● **提示文**
»»

はじめに

韓国は、生物多様性条約については1995年、名古屋議定書については2017年に締約国となりました。遺伝資源の取り扱いは許可制ではなく、基本的に届け出制です。2024年に韓国政府への微生物を対象としたABS対応を進めていましたが、対象となる遺伝資源について基本的なことを見落としており、遺伝資源を輸入できなかった失敗事例を紹介します。

1.基本的ABSプロセス

3種の微生物を韓国から受け取りたいという内容の相談が、日本の研究者から寄せられました。海外の遺伝資源を利用する場合の具体的プロセスは7段階あります。ただし、提供国、提供組織との関係や遺伝資源の種類によって手続きが不要な場合や、順番が前後することもあります。
1)信頼できる提供国相手の決定
2)提供国のABS情報の収集
3)他の国際条約、利用国(日本)の法令の遵守
4)「相互に合意する条件(MAT)」を盛り込んだ契約の締結
5)提供国政府から「情報に基づく事前の同意(PIC)」の取得
6)「材料移転契約(MTA)」の締結
7)輸送手段の確保

2.具体的な対応

1)提供国の相手

相手は論文でつながりができた韓国の大学研究者でした。

2)提供国のABS情報

遺伝学研究所ABS支援チームのHPには韓国の詳細な情報(2021年2月更新)が載っています。オンラインで次のURLに申請後に30日以内に証明書が発効されるようです。
https://www.abs.go.kr/absch-en/main.do?lang=en
念のため、「アジアABS学術フォーラム- ABSシンポジウム2023 -」(2023年10月、東京)での講演者に直接メールしたところ、次のような返事をいただきました。
・韓国の研究者から受け取る予定の微生物は、韓国当局による輸出承認の対象ではありません。つまり、それらを所持することに何の制限もありません。
・しかし、韓国の規制により、韓国の遺伝資源にアクセスする場合は、微生物を輸出する前に、韓国政府に報告しなければなりません。必要な報告を行うには、以下のウェブサイトにアクセスしてください。

««

データセットの抜粋
»»

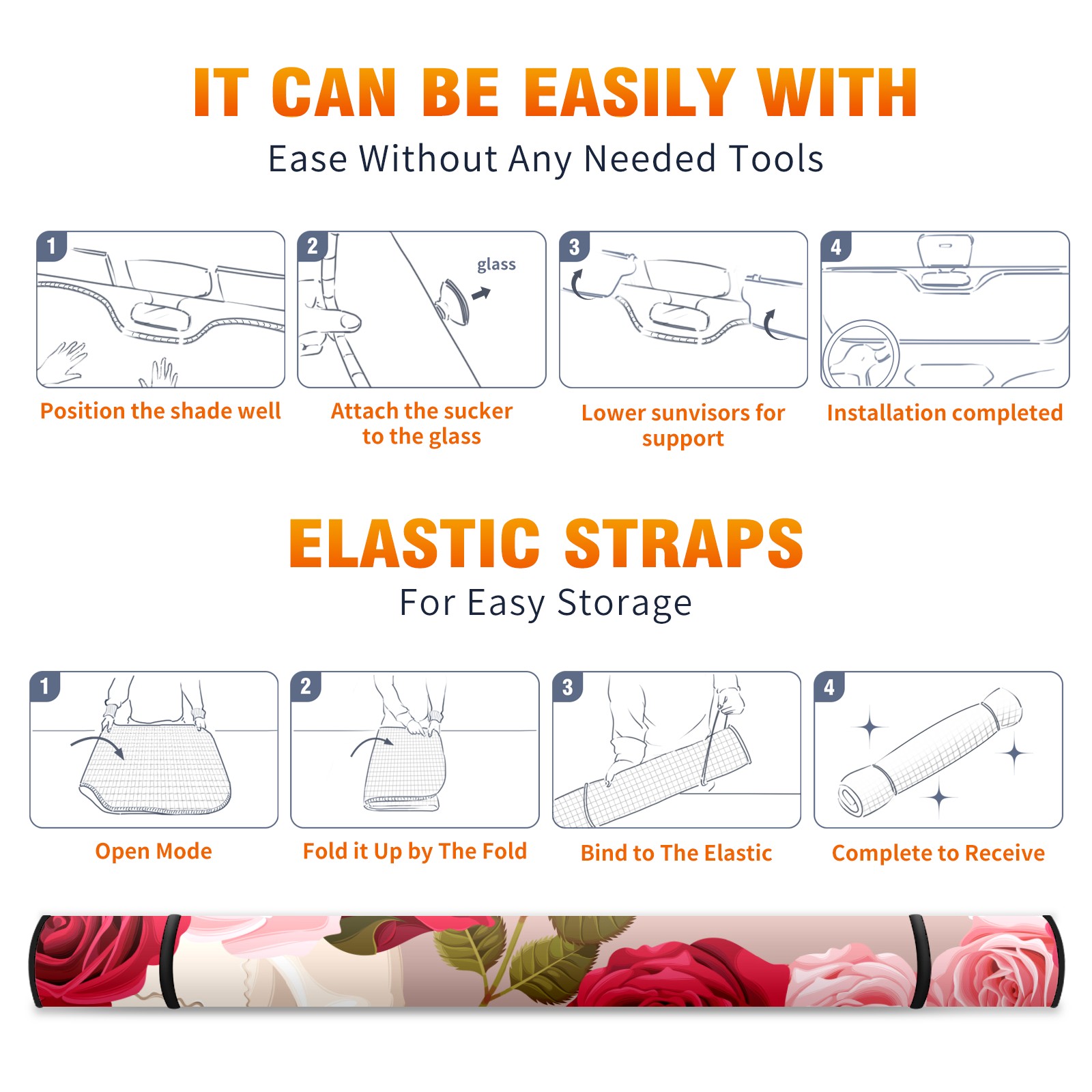 IT CAN BE EASILY WITH

Ease Without Any Needed Tools

1

Position the shade well

2

glass

Attach the sucker to the glass

3

Lower sunvisors for support

4

Installation completed

ELASTIC STRAPS

For Easy Storage

1

Open Mode

2

Fold it Up by The Fold

3

Bind to The Elastic

4

Complete to Receive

««

● **作業項目**
提示文によると、韓国が名古屋議定書の締約国となったのは何年ですか。 項目は提示文とは別個の資料です。

● **完成した解答**
2017年です。